Une trajectoire sociale inattendue

 


Norbert Alter, Sans classe ni place. L'improbable histoire d'un garçon venu de nulle part, Puf (epub), 2022, 207 p.


Biographie, mais aussi dialogue, voire autofiction, ce livre est le fruit d'un long compagnonnage entre le personnage principal (dénommé Pierre) et celui qui raconte sa vie. Objectivement, la vie du dénommé Pierre est atypique à tous points de vue puisque parti de moins que rien il devient professeur d'Université.
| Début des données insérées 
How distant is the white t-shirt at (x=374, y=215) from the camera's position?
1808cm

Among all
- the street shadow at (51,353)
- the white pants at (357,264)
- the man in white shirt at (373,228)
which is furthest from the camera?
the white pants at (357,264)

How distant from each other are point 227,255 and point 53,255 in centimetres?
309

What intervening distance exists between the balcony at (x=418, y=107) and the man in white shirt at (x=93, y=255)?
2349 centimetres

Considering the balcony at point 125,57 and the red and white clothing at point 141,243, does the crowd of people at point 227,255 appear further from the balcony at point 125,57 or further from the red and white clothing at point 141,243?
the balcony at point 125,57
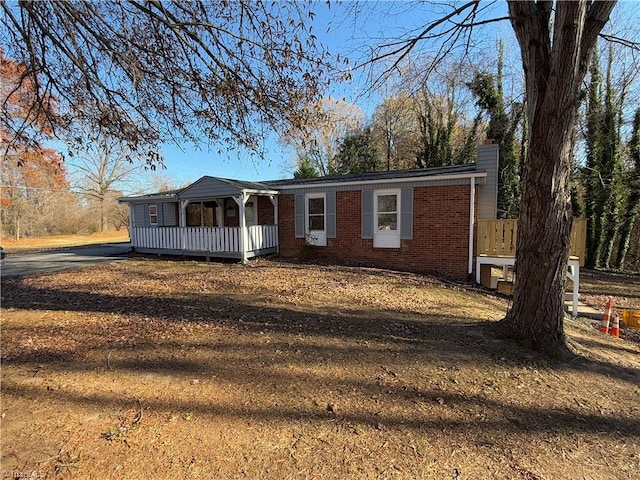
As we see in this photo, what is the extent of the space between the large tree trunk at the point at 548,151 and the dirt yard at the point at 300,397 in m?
0.58

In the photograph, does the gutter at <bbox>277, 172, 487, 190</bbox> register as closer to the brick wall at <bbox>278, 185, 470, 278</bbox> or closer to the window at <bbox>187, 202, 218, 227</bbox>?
the brick wall at <bbox>278, 185, 470, 278</bbox>

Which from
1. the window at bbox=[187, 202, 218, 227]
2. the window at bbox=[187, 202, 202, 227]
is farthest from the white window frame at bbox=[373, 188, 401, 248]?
the window at bbox=[187, 202, 202, 227]

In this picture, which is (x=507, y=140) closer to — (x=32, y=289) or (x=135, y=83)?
(x=135, y=83)

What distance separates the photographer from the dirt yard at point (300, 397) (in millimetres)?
2160

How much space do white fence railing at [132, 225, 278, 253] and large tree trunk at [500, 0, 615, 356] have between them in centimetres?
904

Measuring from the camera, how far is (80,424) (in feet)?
7.97

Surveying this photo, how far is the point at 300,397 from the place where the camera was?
2.85 m

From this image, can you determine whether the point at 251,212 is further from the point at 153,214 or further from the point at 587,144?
the point at 587,144

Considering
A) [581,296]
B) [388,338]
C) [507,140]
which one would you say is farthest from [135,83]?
[507,140]

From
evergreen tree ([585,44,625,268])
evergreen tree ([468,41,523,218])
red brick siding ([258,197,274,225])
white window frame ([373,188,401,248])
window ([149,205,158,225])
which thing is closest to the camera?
white window frame ([373,188,401,248])

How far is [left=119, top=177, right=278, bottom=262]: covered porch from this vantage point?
11648 millimetres

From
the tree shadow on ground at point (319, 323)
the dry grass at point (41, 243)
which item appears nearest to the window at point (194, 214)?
the tree shadow on ground at point (319, 323)

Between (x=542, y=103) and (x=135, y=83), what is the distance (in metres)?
5.10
Mais cette particularité est renforcée par le mode de narration qui empreinte plus au roman qu'à l'analyse sociologique, réduite à un sociologisme : « Et puis, son destin échappe aux idées simples, du sociologisme , selon lequel, tout s'expliquerait par la place, la classe, la catégorie et le contrôle social. Il convainc que les individus ne sont pas que « les marionnettes de l'histoire ». » (9)
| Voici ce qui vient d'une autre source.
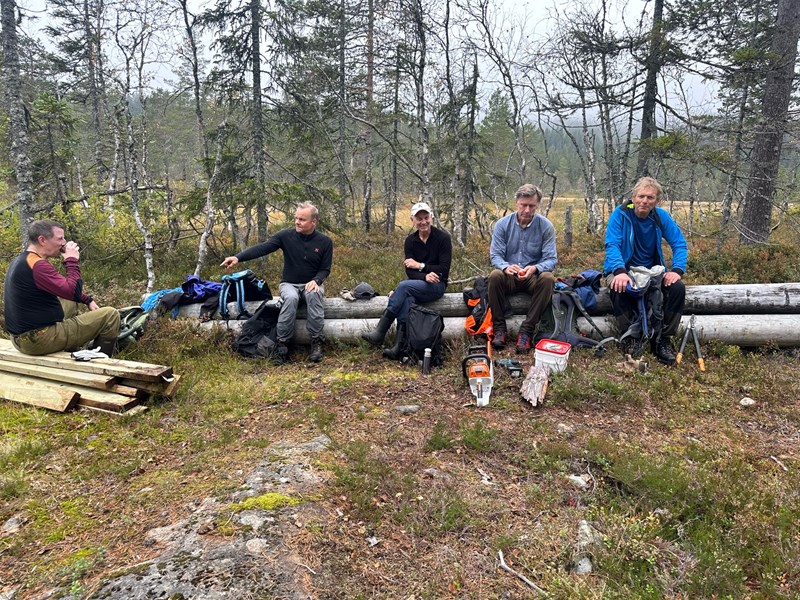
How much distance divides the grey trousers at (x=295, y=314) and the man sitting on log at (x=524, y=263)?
2.45m

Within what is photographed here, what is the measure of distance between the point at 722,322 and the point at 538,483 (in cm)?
414

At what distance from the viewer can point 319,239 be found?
6.89m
Son père fait régulièrement des séjours en prison, et sa mère s'occupe à peine de lui : « ses parents ne font pas partie de ce monde, sans pour autant appartenir à un autre. Ils habitent un nulle part sociologique. » (12)
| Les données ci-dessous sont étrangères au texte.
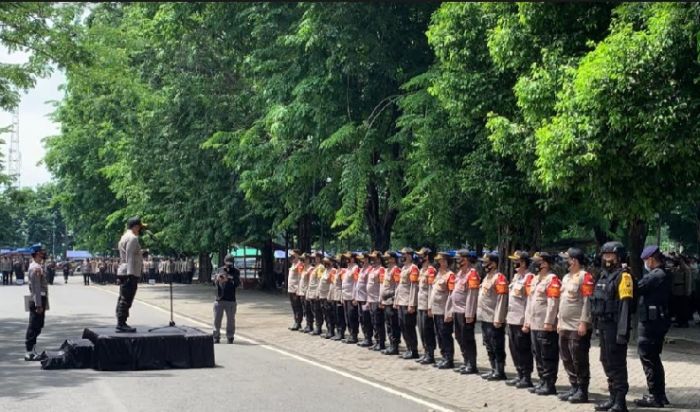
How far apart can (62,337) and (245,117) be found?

Malgré cela, c'est un bon élève. Ce qui surprend ses parents. Soumis aux déménagements incessants, puis pensionnaire, il subit la vie collective avec d'autres élèves avec leurs bizutages comme la moquerie public pour un pipi au lit (14).

Il est tellement désorienté, qu'il n'est pas capable de se situer sur la carte de la ville quand l'institutrice demande à chaque élève de le faire. Pas de maison protectrice, pas de chaleur de foyer. (16) Ce n'est que chez des amis, qu'il découvre la fonction des cloisons et des portes. Ainsi, la chambre des parents toujours fermée consacre leur intimité même en leur absence. L'intimité voilà quelque chose qu'il ne connaît pas. Le calme non plus, d'ailleurs tant ses parents se bagarrent. Sa famille représente une sorte de no man's land : « trop pauvre et trop inculte pour vivre dans le monde, des bourgeois ou des classes moyennes, trop scandaleuse et brouillonne pour pénétrer celui des ouvriers ou des employés. Chez lui, personne ne respecte sérieusement les règles du jeu » (25) ; sa famille est donc isolée. On peut parler de milieu anomique. Sa misère ne peut se confondre avec la seule misère économique : l'instabilité des ressources lui fait plus défaut que leur volume, et l'imprévisibilité des rôles le fait plus souffrir que n'importe quelle forme d'autorité. Dans sa vie, rien n'est prévisible. » (26) Il lui arrive de souffrir de la faim (28).

Toute sa tendre jeunesse, il est contraint de travailler comme serveur déménageur, etc. Dans certaines de ces occasions, il éprouve la honte à servir la petite bourgeoisie : « la honte, s'est immiscée en lui. Il l'a sentie empourprer son visage. Elle raidit maintenant son corps, jusqu'aux mains et aux pieds, en neutralisant toute autre sensation. » (41) Dans le milieu des cafés, (la limonade), il effectue des journées de 12 ou 13 heures de travail pour une rémunération au SMIC. Mais les garçons de salle multiplient par deux ou trois leurs revenus et quelquefois plus grâce aux pourboires non déclarés au Fisc. Dans tous les métiers qu'il effectue, il truande son patron.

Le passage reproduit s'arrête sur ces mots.